Unsere Tracht

 


 

Frauentracht

Schuhwerk: schwarze Damentrachtenschuhe
Strümpfe: einfache weisse Strumpfhosen
s` Gschnöia: (Geschnür) Zum Verschnüren des Leibchens dient eine silberne Gliederkette.
Kittel: (Rock) wird reichlich bis in Höhe der halben Waden getragen. Die Farben sind dunkelweinrot oder dunkelblau. Der Rockkranz innen wird mit bunten Bauernbändern verziert. In Asch trägt man ihn knöchellang als Faltenrock braun, blau, rot oder violett.
s` Vürta: (Schürze): Die Schürze ist aus buntem, geblumten Brokat, an der hinteren Bundmitte mit Schleife gebunden. Die Ascher Schürze ist gestreift, fünf cm kürzer als der Rock und mit Haftln geschlossen.
Hemmat: Bei der erneuerten Tracht ist es aus gutem Leinen. Für die Hals- und Ärmelkrausen werden Stickereispitzen verwendet.
Mieder: Bei der Unterländer und Karlsbader Tracht ist es vorn und hinten mit feiner Leinenstickerei versehen, bei der Unterländer ist es mit Borten benäht und mit weißer Seide abgesteppt. Der Rücken zeigt eine schöne Stickerei, die den Lebensbaum darstellt. Das Mieder der Ascher Tracht hat einen tiefen Aussschnitt, der mit Samtbändern eingefaßt ist. Als Kälteschutz wird in Asch das "Gawerl" (Jacke) getragen.
G`häng: Das Halsgehänge zählt mit zu den prächtigsten Schmuckstücken der Egerländerin. Dieser schöne Schmuck wurde einst im ganzen Egerland getragen.
D` Haubn: eine goldene oder silberne Haube war immer der Stolz der Egerländerin und zeugte, wie der Halsschmuckm von ihrer Wohlhabenheit. Die Ascher Haube ist dagegen eine Riegelhaube mit Stickereien an der Rückseite.
Zusatz: im Allgemeinen unterscheidet man die Karlsbader, die Egerer, die Unterländler und die Ascher Tracht.
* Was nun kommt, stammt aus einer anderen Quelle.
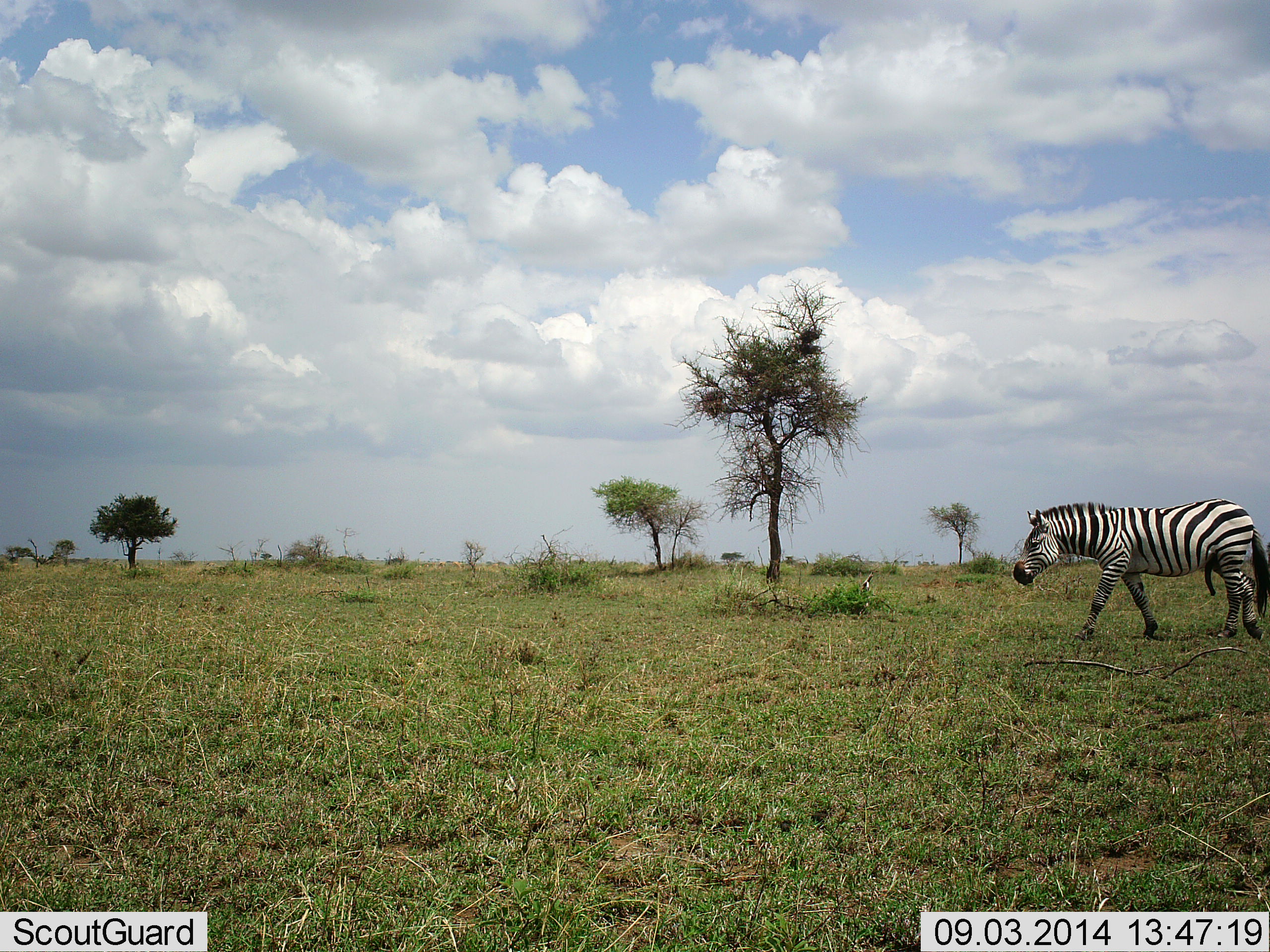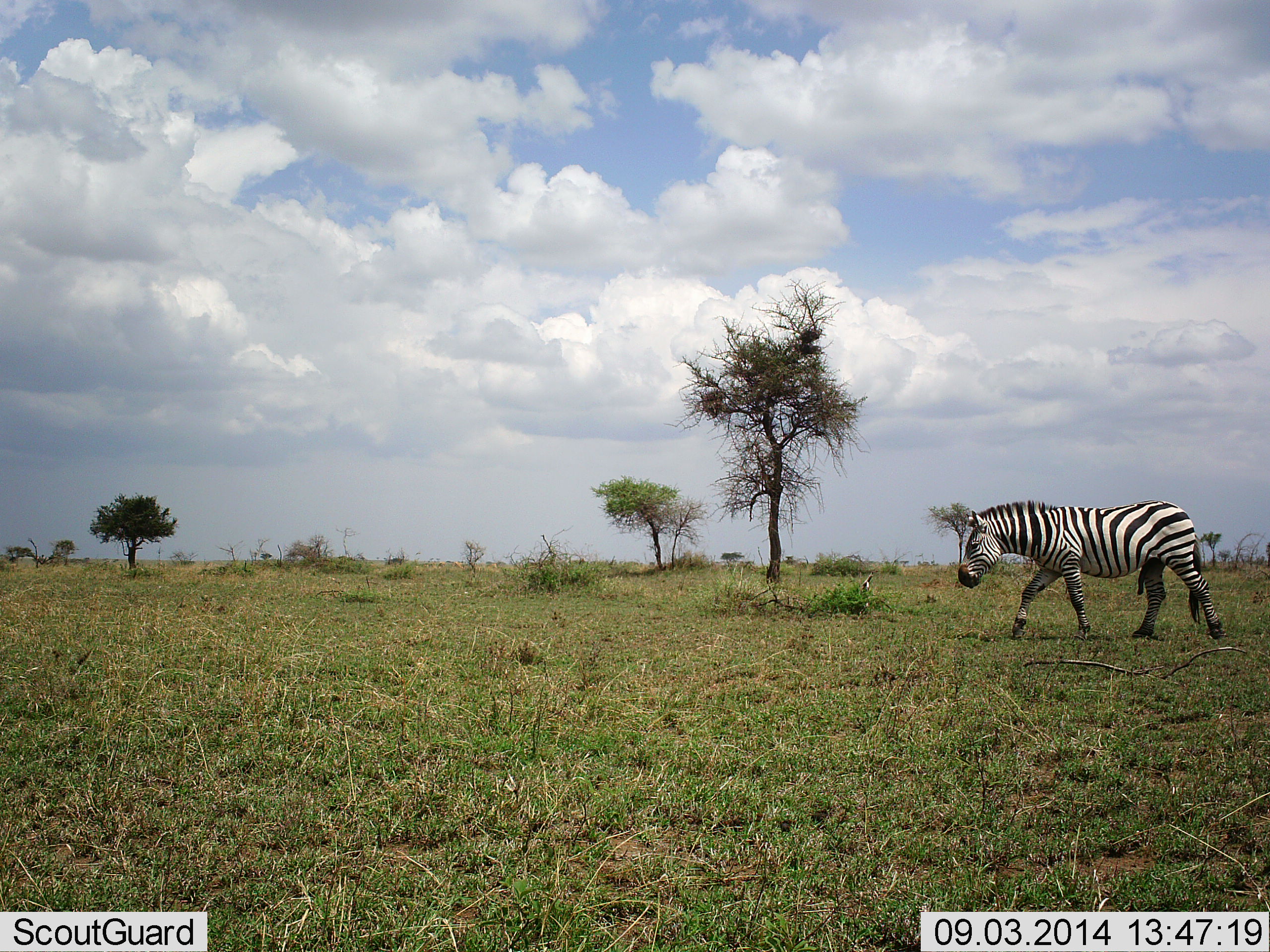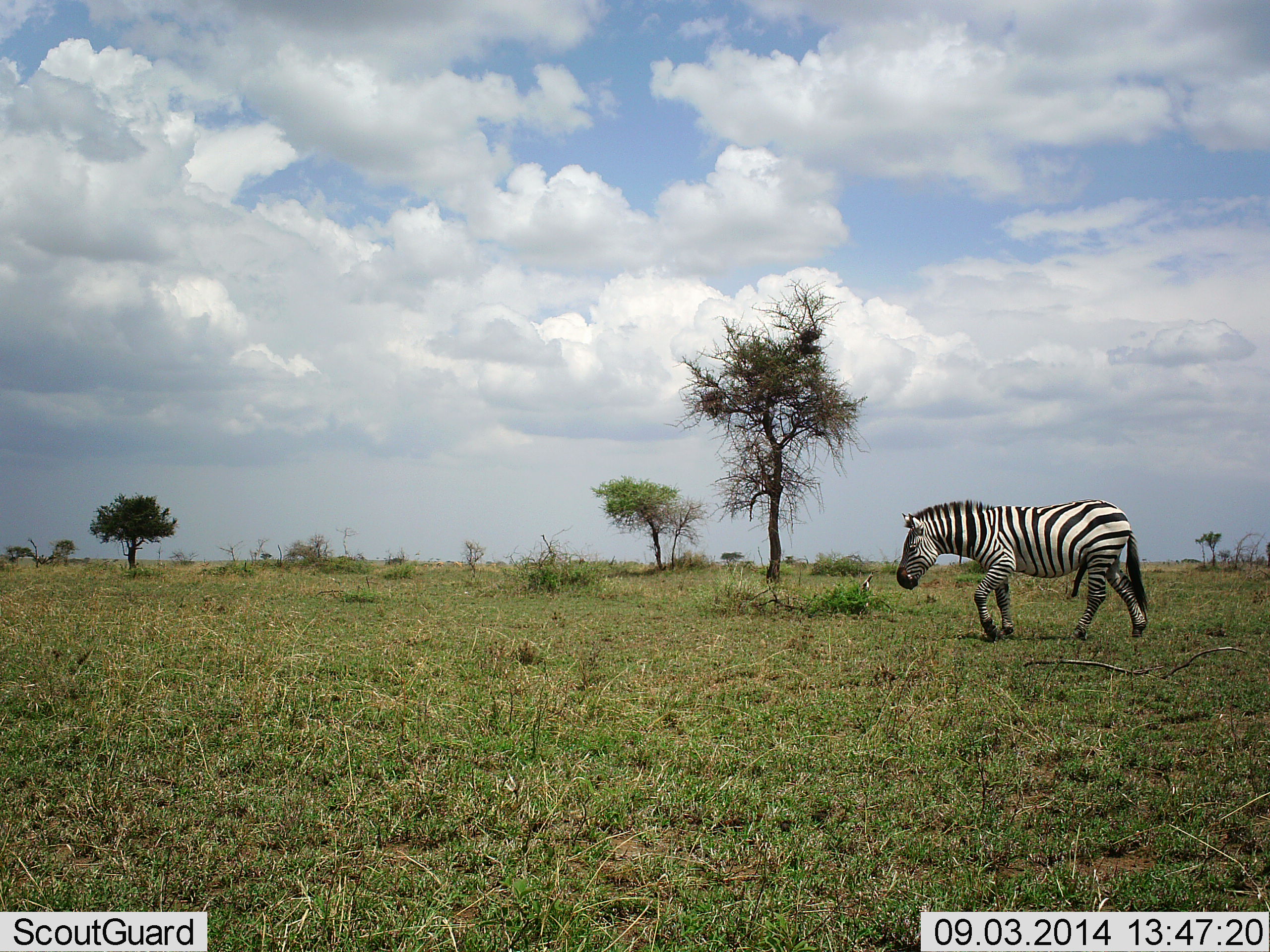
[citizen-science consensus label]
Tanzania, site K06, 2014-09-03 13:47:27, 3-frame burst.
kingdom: Animalia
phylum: Chordata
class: Mammalia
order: Perissodactyla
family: Equidae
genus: Equus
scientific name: Equus quagga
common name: plains zebra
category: zebra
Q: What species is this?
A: Zebra (plains zebra) (Equus quagga).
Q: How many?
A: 1.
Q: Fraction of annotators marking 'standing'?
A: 10%.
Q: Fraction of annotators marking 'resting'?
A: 0%.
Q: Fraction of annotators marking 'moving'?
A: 100%.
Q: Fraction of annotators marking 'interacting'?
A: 0%.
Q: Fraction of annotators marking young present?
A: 0%.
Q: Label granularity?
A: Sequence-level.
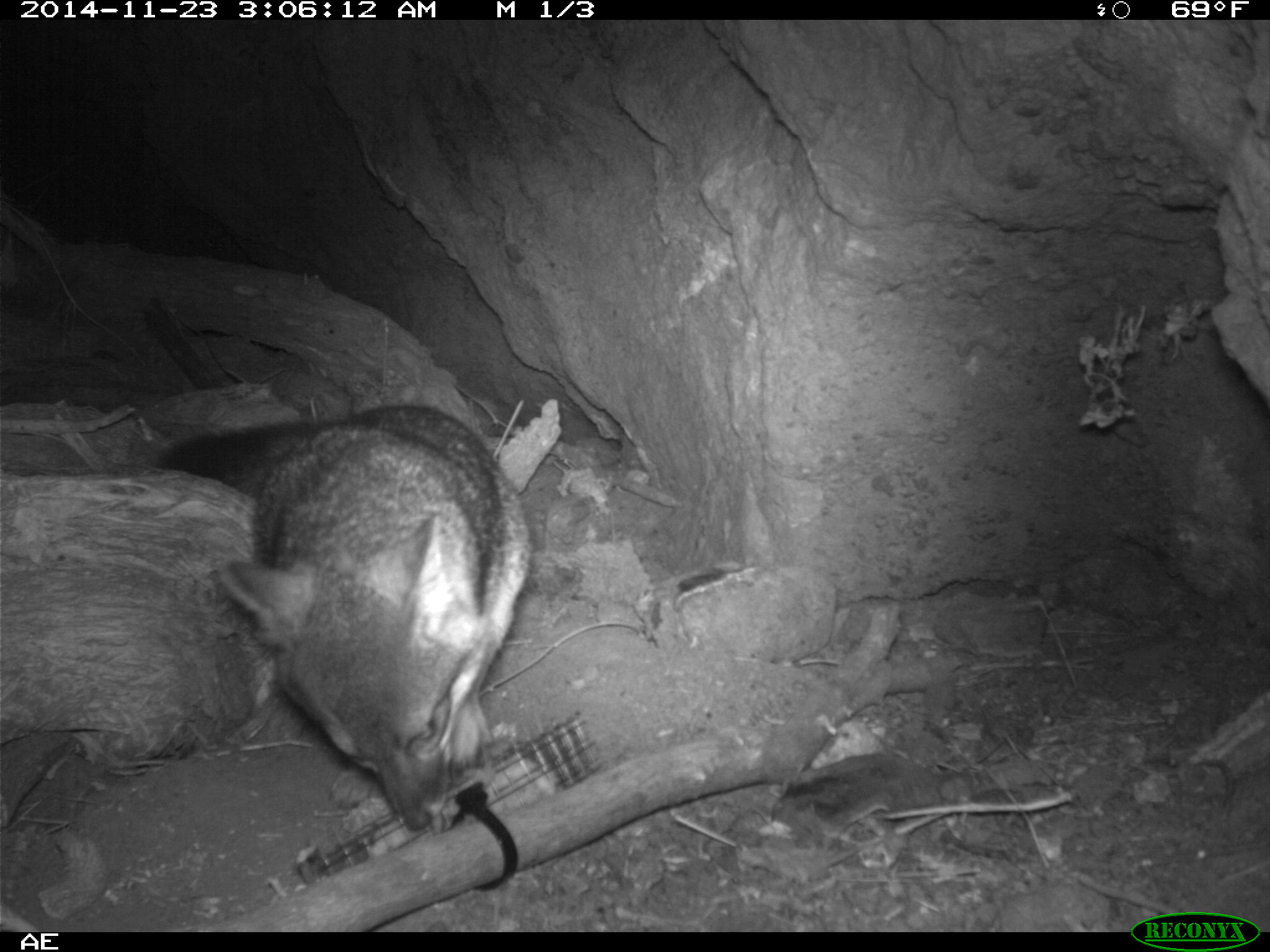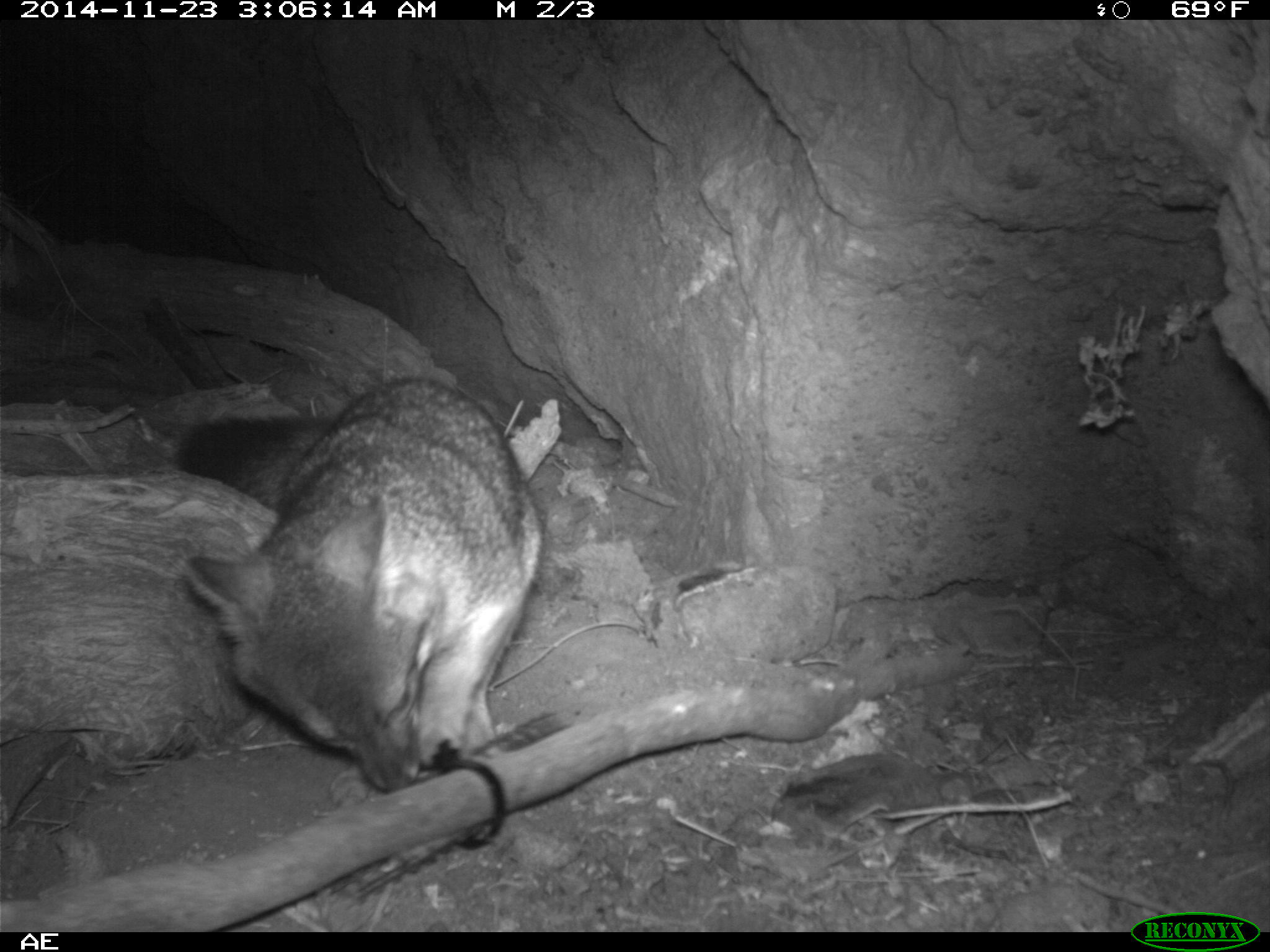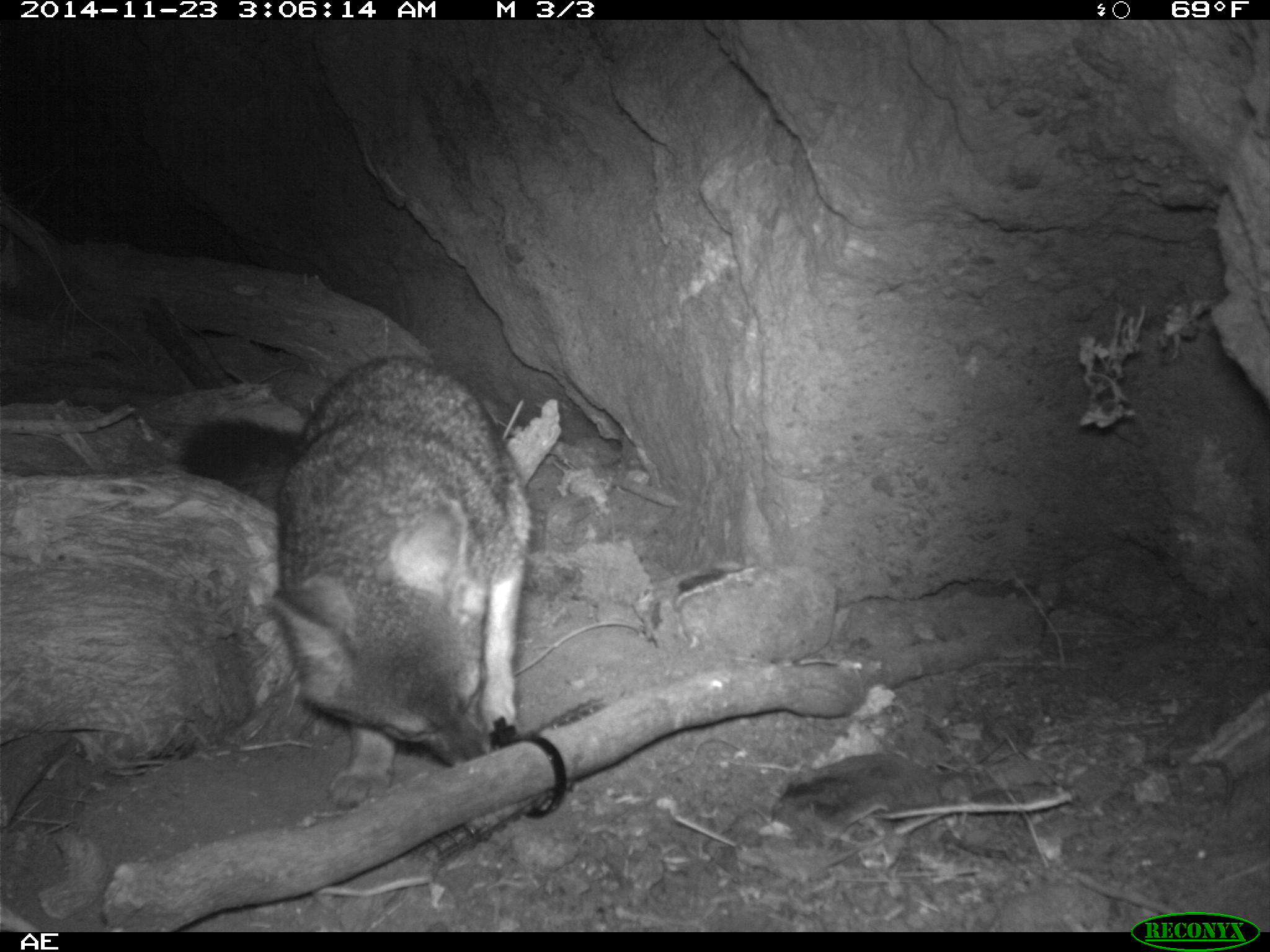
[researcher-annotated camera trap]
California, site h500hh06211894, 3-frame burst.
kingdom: Animalia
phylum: Chordata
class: Mammalia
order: Carnivora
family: Canidae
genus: Urocyon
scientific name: Urocyon littoralis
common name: island fox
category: fox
Fox (island fox) (Urocyon littoralis).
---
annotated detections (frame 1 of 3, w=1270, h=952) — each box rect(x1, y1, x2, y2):
fox: rect(219, 404, 532, 836)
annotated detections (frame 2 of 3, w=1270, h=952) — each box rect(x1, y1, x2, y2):
fox: rect(175, 377, 543, 809)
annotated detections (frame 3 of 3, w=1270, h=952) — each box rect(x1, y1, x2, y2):
fox: rect(174, 356, 533, 808)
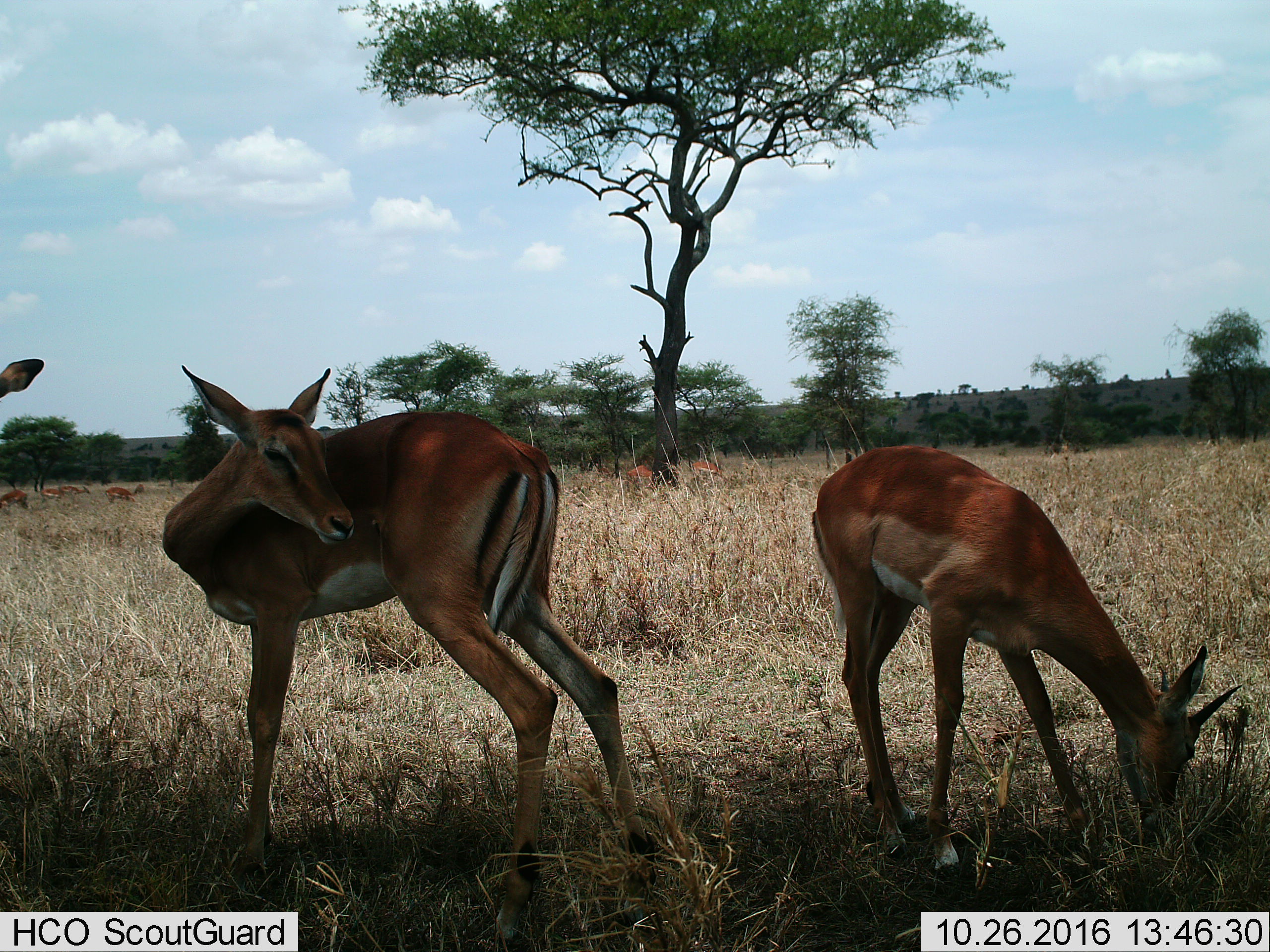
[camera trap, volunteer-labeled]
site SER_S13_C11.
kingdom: Animalia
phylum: Chordata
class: Mammalia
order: Artiodactyla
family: Bovidae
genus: Nanger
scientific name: Nanger granti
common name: grant's gazelle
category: gazellegrants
Gazellegrants (grant's gazelle) (Nanger granti), count 3. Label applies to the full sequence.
Die Karlsbader wird getrgen in Karlsbad, Falkenau und Luditz, die Ascher in Ascher Ländchen. Die Unterländer im südlichen Egerland.

Männertracht

Schuhwerk: schwarze Schnallenschuhe - leider nur schwer erhältlich
Stutzen: weise Batzerlstrümpfe
Hose: schwarze bis dunkelbraune Kniehose mit dem schwarzen "Gschirr" auf dem auffälligen Huasnoatouterer (sechseckiges verziertes Schmuckstück - meisst aus Messing) dessen Form auch als Schmuck für Broschen usw. von den Frauchentrachten übernommen wurde.
Hemd: weisses Hemd
Binder: Man trägt ein viereckiges, auf ein Dreieck zusammengelegtes Halstuch aus schwarzem Stoff (40x40 cm bis 60x60 cm), das mit den Enden so verknotet wird, dass die Spitze über den Knoten gezogen wird bis ca. zur Brustmitte
Rock: dunkel- oder rostbrauner Janker
Weste: braungelbe Weste, auch ein Schwenker oder Überrock in der kalten Jahreszeit
Kopfschmuck: grünes, goldbetreßtes Kapperl in Schifferlform oder der "Floderer" - ein flacher, schwarzer Hut mit Bänderschmuck und breiter Krempe - für Junggesellen mit rotem Umlaufband, dass man gleich sieht, der ist noch zu haben.
Zusatz: Die Männertracht ist ziemlich einheitlich gestaltet.